Riggs went to prison for the first time in high school. He pled a carjacking charge down to a strong-arm robbery and received a Youthful Offender Act (YOA) sentence of 1-6 years. He only served ten months, but then violated probation multiple times on drug and gun charges.

Research has proven over and over again that most people eventually age out of crime. They get too old, too tired to keep up on the streets, and they find other ways to live. Rigg was almost an example of this. When his son was born, he kept running the streets full-time, undeterred, but when his daughters were born, everything changed. “The way these little girls gravitate toward me,” he says. “I knew from the start: these girls cannot be without me.”

He started pulling back from the streets, ever so slightly, managing to stay out of trouble for a long time. As he entered his late 30s, Rigg wanted to transition completely away from the streets, but he knew it would be difficult. The streets were where he’d always made his money; he didn’t know how else to support his family. He enrolled in a free masonry class, but then disaster struck. He was caught with guns in a neighborhood rife with unsolved violent crimes and murders. The local police turned him over to the feds. A 40-month sentence sent him to Coleman Federal Penitentiary in Florida, which has housed some notorious prisoners including Al-Qaeda supporters and Whitey Bulger.

It was a wakeup call. “That’s where I learned to respect life,” he says. “The first day I was on the yard, I assumed everyone was in for a similar time and similar charges as me.” A man approached him and asked Rigg how long he was in for. “I said I got forty, and he replied back to me I got forty years too! It really opened my eyes. Some of those dudes had nothing to lose, and I’m in there just trying to make it home.”

Which he did, after serving 29 of his 40 months. Several chance encounters landed Rigg at Turning Leaf, where he is continuing his transition away from the streets. “The only way to change what’s going on around me is to change myself,” he says. And while he thinks he’d have been successful in leaving the streets behind if he’d finished his masonry class several years ago, he’s grateful for what he’s found here.

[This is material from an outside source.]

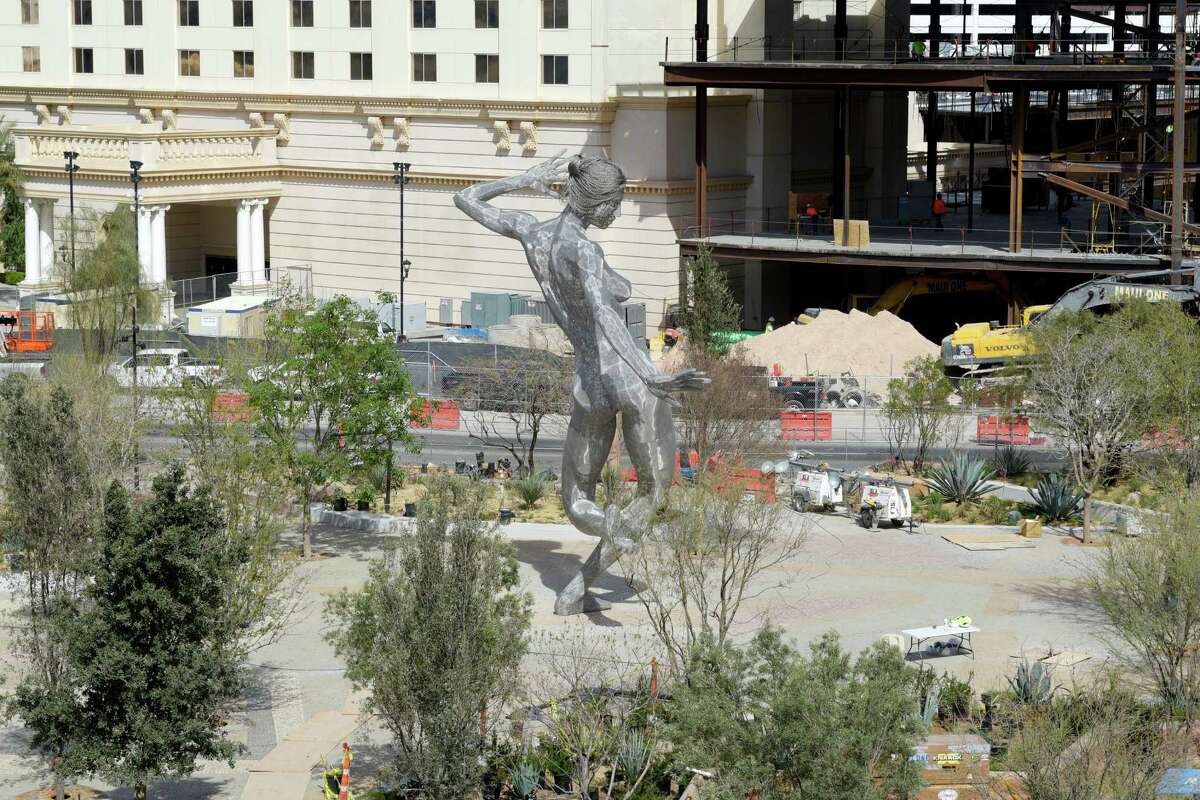 Burning Man statue graces Las Vegas Strip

It wasn’t love at first sight, though. Let’s be clear on that. “I was kind of resistant at first,” he says. “The program was taking up my whole day. By the time I’d get off everything was closed and my kids were tired.”

Rigg had a turning point when the Classroom Facilitator, Winard, opened up to him about his own life and experiences. Rigg says, “When he let me know who he was and what he went through, I realized everybody in the classroom is the same as me, even the teacher. You can’t tell what his life was by looking at him. He keeps a smile on his face and he’s clean cut and all that. But he really understands where I’m coming from.”

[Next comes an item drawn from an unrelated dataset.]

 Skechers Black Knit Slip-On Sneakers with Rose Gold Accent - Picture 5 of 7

Rigg also found support from the Case Manager, Justin. He’s found all the people at Turning Leaf, in fact, to be genuine. Kind. Supportive. He knows a program like this is only as good as the people running it, and he believes Turning Leaf is great.

He uses Skill #5, Deciding to be Responsible, daily. “It always comes down to that one decision,” he says. “Deciding to do the right thing might be a little harder, but in the end it’s going to pay off.” He discusses the day’s lessons with friends at night, and reflects on his journey when working on his homework. It’s almost like his life has come full circle, and he’s finally learning the lessons about hard work, and dedication that his mama tried to teach him all those years ago.

* * * *

Rigg is leaving us very soon to go to his permanent job, but we know he’s going to succeed, using all the skills from the classroom and all the wisdom he’s earned through a life full of twists and turns. Best of luck to you, Riggs! You’ve got this!